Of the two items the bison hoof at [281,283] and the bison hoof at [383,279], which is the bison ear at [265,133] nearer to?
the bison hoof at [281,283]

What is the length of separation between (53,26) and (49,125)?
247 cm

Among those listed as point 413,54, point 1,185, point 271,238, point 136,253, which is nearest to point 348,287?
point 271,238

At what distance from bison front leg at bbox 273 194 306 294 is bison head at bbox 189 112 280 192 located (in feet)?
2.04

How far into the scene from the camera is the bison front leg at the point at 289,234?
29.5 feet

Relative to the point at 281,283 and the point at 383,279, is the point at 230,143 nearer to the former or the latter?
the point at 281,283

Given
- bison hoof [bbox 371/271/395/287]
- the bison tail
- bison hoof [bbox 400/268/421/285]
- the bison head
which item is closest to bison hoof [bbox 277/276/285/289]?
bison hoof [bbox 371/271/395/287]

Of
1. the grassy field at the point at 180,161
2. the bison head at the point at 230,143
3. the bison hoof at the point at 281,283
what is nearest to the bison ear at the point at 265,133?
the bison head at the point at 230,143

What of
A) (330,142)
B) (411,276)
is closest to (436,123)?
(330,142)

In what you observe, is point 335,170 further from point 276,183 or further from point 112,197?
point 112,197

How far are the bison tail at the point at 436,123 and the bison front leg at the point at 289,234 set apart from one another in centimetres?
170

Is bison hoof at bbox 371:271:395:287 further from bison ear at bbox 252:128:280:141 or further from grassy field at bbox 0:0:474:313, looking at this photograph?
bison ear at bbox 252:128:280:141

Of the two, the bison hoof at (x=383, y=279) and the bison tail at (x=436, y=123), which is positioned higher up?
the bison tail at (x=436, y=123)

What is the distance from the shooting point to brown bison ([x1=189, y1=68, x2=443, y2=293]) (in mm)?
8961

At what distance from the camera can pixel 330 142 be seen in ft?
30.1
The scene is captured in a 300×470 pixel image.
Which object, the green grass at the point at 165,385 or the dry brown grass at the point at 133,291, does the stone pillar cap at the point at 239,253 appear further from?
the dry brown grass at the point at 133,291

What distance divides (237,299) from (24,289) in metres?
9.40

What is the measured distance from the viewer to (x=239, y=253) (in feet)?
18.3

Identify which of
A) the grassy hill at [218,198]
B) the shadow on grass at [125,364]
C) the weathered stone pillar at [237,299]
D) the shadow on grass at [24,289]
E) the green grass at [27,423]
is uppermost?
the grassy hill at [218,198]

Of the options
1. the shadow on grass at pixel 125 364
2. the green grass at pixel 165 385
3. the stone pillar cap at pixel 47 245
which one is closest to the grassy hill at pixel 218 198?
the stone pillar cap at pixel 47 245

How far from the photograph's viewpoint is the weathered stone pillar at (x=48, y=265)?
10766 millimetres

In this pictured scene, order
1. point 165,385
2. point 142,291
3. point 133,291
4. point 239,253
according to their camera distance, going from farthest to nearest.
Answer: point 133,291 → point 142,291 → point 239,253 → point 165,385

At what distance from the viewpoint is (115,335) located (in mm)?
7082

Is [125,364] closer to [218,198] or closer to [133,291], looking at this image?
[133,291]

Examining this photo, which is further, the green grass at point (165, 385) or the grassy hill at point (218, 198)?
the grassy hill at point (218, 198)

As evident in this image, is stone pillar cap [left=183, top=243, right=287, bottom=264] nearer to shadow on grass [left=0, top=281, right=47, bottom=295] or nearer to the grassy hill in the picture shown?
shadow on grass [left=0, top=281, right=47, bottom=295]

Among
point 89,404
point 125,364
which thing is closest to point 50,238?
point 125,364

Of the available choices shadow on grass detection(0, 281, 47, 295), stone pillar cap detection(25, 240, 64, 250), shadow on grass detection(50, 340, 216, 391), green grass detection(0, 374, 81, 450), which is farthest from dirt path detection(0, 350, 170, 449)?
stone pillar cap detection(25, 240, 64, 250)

EXERCISE BRIEF: Reproduce all of the material above word for word, keeping every line exactly as it appears.

TASK OUTPUT:
Of the two items the bison hoof at [281,283] and the bison hoof at [383,279], which is the bison ear at [265,133] nearer to?
the bison hoof at [281,283]

What is the length of separation between (53,26) and (49,125)?
247 cm

Among those listed as point 413,54, point 1,185, point 271,238, point 136,253, which is nearest to point 348,287?
point 271,238

At what distance from bison front leg at bbox 273 194 306 294 is bison head at bbox 189 112 280 192 located (in feet)?
2.04

How far into the scene from the camera is the bison front leg at the point at 289,234?
29.5 feet

Relative to the point at 281,283 and the point at 383,279, is the point at 230,143 nearer to the former or the latter?
the point at 281,283

Given
- bison hoof [bbox 371/271/395/287]
- the bison tail
- bison hoof [bbox 400/268/421/285]
- the bison head
which item is closest to bison hoof [bbox 277/276/285/289]?
bison hoof [bbox 371/271/395/287]

Of
1. the grassy field at the point at 180,161
2. the bison head at the point at 230,143
3. the bison hoof at the point at 281,283
what is nearest to the bison ear at the point at 265,133?
the bison head at the point at 230,143

What of
A) (330,142)
B) (411,276)
is closest to (436,123)?
(330,142)

In what you observe, is point 335,170 further from point 276,183 or further from point 112,197?
point 112,197

How far are the bison tail at the point at 436,123 and the bison front leg at the point at 289,234 set apart from one another in centimetres?
170

Is bison hoof at bbox 371:271:395:287 further from bison ear at bbox 252:128:280:141 or further from grassy field at bbox 0:0:474:313, looking at this photograph?
bison ear at bbox 252:128:280:141

Of the two, the bison hoof at (x=383, y=279) and the bison tail at (x=436, y=123), which is positioned higher up?
the bison tail at (x=436, y=123)

What is the distance from the shooting point to brown bison ([x1=189, y1=68, x2=443, y2=293]) (in mm)?
8961

At what distance from the camera can pixel 330 142 be seen in ft?
30.1
The scene is captured in a 300×470 pixel image.
Which object, the green grass at the point at 165,385 or the dry brown grass at the point at 133,291, does the stone pillar cap at the point at 239,253 appear further from?
the dry brown grass at the point at 133,291

What distance divides (237,299) from (24,289) in metres?
9.40

What is the measured distance from the viewer to (x=239, y=253) (in feet)?
18.3

Identify which of
A) the grassy hill at [218,198]
B) the shadow on grass at [125,364]
C) the weathered stone pillar at [237,299]
D) the shadow on grass at [24,289]
E) the green grass at [27,423]
is uppermost?
the grassy hill at [218,198]

Of the options
1. the shadow on grass at pixel 125 364
2. the green grass at pixel 165 385
3. the stone pillar cap at pixel 47 245
which one is closest to the grassy hill at pixel 218 198?
the stone pillar cap at pixel 47 245

How far from the photograph's viewpoint is the weathered stone pillar at (x=48, y=265)?
10766 millimetres

In this pictured scene, order
1. point 165,385
2. point 142,291
3. point 133,291
4. point 239,253
according to their camera distance, going from farthest to nearest.
Answer: point 133,291 → point 142,291 → point 239,253 → point 165,385

At what distance from the viewpoint is (115,335) located (in mm)?
7082

Is [125,364] closer to [218,198] or closer to [133,291], looking at this image?
[133,291]

Examining this photo, which is further, the green grass at point (165, 385) or the grassy hill at point (218, 198)?
the grassy hill at point (218, 198)

As evident in this image, is stone pillar cap [left=183, top=243, right=287, bottom=264] nearer to shadow on grass [left=0, top=281, right=47, bottom=295] or nearer to the grassy hill in the picture shown?
shadow on grass [left=0, top=281, right=47, bottom=295]

Among
point 89,404
point 125,364
which thing is closest to point 50,238?
point 125,364

Of the available choices shadow on grass detection(0, 281, 47, 295), stone pillar cap detection(25, 240, 64, 250), shadow on grass detection(50, 340, 216, 391), green grass detection(0, 374, 81, 450), which is farthest from dirt path detection(0, 350, 170, 449)?
stone pillar cap detection(25, 240, 64, 250)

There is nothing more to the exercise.